A valorização do milho, observada desde o início de fevereiro, continua ganhando força em diversas regiões do país. Segundo o Centro de Estudos Avançados em Economia Aplicada (Cepea), os preços seguem sustentados pela retração dos produtores, que priorizam os trabalhos de campo e reduzem a oferta do cereal no mercado spot.

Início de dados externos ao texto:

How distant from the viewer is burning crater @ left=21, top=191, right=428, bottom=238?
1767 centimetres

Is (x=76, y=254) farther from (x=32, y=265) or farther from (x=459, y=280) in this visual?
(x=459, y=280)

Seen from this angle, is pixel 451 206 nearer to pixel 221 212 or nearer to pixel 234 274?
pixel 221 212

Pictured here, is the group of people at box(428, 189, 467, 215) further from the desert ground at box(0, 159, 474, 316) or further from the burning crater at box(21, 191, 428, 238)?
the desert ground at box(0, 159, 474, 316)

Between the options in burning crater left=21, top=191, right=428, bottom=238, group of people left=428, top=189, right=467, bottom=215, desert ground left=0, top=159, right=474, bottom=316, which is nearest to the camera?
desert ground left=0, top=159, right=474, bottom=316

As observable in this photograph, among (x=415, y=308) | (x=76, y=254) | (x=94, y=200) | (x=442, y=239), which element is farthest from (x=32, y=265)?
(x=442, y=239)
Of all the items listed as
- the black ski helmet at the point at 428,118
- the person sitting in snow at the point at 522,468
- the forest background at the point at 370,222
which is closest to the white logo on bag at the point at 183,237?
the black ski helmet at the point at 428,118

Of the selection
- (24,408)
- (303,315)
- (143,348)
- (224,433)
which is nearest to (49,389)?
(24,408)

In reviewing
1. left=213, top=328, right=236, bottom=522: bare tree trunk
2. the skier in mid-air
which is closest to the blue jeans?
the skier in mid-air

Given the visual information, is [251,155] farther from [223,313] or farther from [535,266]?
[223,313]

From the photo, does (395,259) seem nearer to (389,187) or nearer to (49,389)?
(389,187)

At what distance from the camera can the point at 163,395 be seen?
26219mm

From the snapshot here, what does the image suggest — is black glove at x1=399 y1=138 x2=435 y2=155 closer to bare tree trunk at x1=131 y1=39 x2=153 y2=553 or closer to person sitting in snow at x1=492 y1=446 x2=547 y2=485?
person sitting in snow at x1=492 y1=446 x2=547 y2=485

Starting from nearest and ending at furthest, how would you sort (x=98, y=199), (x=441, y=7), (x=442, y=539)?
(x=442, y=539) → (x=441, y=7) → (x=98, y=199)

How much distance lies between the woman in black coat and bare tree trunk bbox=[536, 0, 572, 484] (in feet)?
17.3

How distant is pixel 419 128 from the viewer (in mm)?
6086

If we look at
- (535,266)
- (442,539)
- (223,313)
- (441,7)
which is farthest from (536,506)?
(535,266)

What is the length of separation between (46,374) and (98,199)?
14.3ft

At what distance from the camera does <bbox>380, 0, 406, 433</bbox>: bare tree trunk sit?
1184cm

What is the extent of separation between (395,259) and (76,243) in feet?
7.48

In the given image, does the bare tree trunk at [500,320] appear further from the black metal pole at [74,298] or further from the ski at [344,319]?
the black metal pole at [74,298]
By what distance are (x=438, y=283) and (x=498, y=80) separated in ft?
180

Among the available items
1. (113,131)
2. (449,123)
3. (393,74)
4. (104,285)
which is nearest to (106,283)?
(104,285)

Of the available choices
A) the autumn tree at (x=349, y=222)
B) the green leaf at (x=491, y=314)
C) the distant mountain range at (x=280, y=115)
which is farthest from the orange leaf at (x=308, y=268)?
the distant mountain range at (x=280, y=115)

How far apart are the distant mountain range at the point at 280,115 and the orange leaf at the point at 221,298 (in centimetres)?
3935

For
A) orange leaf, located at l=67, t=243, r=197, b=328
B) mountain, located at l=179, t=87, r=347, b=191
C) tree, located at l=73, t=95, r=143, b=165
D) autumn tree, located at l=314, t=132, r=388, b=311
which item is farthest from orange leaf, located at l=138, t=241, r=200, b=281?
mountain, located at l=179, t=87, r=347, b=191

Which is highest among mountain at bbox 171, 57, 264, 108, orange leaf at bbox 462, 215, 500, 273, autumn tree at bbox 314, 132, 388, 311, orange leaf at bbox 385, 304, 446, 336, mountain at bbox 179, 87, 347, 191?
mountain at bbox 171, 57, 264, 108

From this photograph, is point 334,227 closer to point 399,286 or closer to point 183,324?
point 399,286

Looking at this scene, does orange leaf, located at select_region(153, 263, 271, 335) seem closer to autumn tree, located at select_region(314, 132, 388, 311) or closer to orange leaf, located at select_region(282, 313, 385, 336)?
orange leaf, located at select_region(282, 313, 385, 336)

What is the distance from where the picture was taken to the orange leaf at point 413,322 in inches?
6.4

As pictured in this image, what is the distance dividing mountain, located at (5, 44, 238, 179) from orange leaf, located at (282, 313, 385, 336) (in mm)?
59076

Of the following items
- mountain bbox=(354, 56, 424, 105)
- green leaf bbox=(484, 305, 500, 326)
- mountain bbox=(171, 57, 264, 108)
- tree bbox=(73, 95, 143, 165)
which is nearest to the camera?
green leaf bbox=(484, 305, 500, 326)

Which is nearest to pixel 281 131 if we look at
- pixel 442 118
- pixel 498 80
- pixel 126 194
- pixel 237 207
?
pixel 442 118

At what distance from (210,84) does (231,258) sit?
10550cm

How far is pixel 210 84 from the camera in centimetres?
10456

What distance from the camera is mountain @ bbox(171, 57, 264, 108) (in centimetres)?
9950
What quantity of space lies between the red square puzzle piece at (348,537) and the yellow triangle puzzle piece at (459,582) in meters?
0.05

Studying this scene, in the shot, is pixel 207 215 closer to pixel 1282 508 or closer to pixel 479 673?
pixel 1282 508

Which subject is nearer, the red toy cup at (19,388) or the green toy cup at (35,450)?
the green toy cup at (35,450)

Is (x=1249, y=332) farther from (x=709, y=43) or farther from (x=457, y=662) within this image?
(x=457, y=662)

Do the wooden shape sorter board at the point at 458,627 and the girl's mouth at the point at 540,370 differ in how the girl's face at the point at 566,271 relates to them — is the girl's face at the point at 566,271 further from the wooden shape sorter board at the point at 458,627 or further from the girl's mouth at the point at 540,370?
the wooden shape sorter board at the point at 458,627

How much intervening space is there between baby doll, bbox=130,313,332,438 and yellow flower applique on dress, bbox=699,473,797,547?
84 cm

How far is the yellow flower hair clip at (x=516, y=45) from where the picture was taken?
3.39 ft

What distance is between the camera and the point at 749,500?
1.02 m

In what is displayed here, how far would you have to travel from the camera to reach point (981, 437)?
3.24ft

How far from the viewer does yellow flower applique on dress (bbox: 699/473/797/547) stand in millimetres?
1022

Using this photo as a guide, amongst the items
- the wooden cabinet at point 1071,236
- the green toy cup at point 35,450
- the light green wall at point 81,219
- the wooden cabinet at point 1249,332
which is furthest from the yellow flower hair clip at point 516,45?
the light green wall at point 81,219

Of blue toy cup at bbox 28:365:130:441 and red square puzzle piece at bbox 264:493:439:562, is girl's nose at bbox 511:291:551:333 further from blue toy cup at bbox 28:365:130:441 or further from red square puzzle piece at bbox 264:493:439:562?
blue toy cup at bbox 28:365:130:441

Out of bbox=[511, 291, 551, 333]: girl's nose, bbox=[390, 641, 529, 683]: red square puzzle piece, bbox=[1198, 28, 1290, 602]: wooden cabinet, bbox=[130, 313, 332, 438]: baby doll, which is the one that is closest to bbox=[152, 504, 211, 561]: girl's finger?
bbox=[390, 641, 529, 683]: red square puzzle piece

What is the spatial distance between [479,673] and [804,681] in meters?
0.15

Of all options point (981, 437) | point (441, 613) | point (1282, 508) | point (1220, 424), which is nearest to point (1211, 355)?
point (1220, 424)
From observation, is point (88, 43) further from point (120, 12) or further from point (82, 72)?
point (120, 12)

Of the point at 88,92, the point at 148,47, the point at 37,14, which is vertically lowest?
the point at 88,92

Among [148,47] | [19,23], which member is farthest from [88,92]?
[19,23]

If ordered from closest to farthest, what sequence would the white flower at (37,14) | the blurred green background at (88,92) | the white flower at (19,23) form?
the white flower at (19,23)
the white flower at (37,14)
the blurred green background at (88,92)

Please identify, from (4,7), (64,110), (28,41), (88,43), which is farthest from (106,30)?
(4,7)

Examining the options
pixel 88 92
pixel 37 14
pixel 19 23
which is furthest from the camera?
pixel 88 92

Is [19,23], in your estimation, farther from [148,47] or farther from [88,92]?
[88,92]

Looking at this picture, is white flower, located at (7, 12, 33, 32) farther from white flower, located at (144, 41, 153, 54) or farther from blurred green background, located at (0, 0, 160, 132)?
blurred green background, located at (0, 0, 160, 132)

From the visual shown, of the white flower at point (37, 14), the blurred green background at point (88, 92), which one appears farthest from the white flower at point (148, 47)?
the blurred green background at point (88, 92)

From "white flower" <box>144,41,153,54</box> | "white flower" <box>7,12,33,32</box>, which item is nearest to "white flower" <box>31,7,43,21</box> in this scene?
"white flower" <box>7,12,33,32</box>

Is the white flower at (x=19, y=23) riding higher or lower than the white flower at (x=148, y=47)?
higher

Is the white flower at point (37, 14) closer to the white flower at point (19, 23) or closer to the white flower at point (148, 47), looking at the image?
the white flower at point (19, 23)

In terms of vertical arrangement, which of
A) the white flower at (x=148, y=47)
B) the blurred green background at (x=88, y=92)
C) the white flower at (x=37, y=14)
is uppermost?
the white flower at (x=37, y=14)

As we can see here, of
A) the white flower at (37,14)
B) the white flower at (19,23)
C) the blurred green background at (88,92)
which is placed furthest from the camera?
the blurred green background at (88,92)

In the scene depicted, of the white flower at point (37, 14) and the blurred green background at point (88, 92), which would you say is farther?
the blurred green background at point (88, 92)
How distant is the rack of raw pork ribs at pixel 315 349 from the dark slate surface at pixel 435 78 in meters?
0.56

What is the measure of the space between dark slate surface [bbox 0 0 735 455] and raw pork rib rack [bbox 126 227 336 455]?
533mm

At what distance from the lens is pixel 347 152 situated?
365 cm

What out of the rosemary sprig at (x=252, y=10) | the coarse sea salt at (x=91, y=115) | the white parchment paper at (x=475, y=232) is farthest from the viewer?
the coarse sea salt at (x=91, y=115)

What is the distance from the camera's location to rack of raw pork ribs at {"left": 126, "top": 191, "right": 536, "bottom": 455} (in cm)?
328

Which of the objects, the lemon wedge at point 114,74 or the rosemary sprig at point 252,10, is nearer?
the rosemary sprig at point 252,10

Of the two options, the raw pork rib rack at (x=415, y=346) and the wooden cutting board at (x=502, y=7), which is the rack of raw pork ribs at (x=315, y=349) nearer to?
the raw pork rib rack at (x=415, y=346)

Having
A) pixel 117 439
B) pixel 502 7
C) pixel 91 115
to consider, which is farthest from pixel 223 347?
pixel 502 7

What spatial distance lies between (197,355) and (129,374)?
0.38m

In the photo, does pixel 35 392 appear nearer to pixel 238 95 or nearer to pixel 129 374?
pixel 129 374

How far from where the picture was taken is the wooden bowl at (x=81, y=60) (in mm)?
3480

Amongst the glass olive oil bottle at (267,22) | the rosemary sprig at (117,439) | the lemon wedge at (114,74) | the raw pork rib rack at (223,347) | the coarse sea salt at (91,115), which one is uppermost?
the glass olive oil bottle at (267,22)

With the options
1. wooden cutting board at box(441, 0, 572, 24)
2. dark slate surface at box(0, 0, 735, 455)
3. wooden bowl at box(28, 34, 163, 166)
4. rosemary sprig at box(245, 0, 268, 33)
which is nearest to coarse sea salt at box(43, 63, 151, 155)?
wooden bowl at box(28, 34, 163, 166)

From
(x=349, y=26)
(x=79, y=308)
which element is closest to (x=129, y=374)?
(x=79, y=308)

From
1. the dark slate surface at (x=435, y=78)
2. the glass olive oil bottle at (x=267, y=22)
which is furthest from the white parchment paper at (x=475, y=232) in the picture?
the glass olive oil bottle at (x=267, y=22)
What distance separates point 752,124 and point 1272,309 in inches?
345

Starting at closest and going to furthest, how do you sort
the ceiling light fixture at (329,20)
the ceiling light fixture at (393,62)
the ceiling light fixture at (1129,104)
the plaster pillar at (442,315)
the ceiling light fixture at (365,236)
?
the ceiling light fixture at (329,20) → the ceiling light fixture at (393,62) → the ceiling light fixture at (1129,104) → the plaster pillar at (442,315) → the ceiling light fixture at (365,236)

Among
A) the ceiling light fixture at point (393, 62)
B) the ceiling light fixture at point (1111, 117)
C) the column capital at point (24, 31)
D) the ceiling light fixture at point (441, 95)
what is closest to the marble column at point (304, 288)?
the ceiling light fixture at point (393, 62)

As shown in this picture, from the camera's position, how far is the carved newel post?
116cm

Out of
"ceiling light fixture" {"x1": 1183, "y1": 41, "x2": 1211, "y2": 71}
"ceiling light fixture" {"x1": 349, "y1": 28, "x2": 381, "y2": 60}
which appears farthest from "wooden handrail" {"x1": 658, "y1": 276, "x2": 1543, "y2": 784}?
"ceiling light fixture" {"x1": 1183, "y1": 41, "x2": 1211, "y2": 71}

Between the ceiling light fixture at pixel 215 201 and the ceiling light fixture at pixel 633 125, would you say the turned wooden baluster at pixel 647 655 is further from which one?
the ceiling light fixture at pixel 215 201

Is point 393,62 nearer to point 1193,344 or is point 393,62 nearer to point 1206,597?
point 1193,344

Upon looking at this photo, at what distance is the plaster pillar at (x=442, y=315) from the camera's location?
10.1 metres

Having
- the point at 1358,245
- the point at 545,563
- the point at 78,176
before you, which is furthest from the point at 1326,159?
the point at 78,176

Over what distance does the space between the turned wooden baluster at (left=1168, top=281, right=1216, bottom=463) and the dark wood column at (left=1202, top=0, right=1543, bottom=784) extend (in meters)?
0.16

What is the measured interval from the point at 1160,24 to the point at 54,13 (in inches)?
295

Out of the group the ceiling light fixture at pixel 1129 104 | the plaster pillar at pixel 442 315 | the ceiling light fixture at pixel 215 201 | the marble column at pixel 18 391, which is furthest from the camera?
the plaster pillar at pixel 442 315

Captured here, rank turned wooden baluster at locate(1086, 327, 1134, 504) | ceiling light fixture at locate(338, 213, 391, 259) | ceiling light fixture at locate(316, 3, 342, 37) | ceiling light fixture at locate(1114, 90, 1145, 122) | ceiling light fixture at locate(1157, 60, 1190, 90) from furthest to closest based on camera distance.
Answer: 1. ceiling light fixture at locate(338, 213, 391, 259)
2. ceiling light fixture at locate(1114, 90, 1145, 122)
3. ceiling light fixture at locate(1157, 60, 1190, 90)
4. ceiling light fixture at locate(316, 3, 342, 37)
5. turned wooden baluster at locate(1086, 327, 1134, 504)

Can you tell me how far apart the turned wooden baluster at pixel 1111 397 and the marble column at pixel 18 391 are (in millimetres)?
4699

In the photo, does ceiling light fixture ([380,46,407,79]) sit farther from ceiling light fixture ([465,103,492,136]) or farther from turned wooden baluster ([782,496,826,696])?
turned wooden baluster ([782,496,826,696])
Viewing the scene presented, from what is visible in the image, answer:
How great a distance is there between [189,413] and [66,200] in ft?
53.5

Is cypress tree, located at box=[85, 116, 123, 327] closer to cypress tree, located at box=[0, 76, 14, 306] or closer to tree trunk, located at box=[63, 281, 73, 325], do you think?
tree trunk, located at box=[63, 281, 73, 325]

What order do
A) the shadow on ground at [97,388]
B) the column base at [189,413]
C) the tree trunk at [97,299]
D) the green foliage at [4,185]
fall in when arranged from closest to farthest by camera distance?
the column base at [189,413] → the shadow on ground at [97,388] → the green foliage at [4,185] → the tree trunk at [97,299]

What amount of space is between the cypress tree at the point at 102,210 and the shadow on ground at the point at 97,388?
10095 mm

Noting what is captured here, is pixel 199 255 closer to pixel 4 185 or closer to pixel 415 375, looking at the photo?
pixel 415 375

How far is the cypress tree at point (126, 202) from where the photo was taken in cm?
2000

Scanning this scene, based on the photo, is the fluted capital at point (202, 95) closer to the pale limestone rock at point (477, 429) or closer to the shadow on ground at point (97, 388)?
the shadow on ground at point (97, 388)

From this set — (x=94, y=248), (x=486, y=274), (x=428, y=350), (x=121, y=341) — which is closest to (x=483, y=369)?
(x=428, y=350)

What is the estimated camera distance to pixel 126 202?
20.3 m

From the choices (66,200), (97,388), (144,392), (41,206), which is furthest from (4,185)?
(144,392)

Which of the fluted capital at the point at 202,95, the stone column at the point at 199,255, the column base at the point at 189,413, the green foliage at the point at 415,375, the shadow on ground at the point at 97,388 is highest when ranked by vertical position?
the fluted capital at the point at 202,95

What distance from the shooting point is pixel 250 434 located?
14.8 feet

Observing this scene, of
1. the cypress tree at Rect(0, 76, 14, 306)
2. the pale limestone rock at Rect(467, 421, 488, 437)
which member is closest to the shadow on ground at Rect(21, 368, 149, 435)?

Do lado da demanda, compradores relatam dificuldades para fechar novos negócios, já que os valores pedidos pelos vendedores estão mais altos. Apesar da resistência nas aquisições, as projeções indicam colheitas robustas no Brasil e no mundo. Globalmente, contudo, os estoques devem ser os menores desde a safra 2014/15, o que mantém o grão sob atenção nos mercados internacionais.

Chuvas na Argentina e dados globais pressionam cotações internacionais

O cenário internacional do milho tem apresentado queda nas cotações, influenciado por uma combinação de fatores climáticos e econômicos. Conforme análise da TF Agroeconômica, o mercado reagiu à melhora das condições climáticas na Argentina, aos dados de exportação dos Estados Unidos e às atualizações sobre o andamento da safra no Brasil e na Europa.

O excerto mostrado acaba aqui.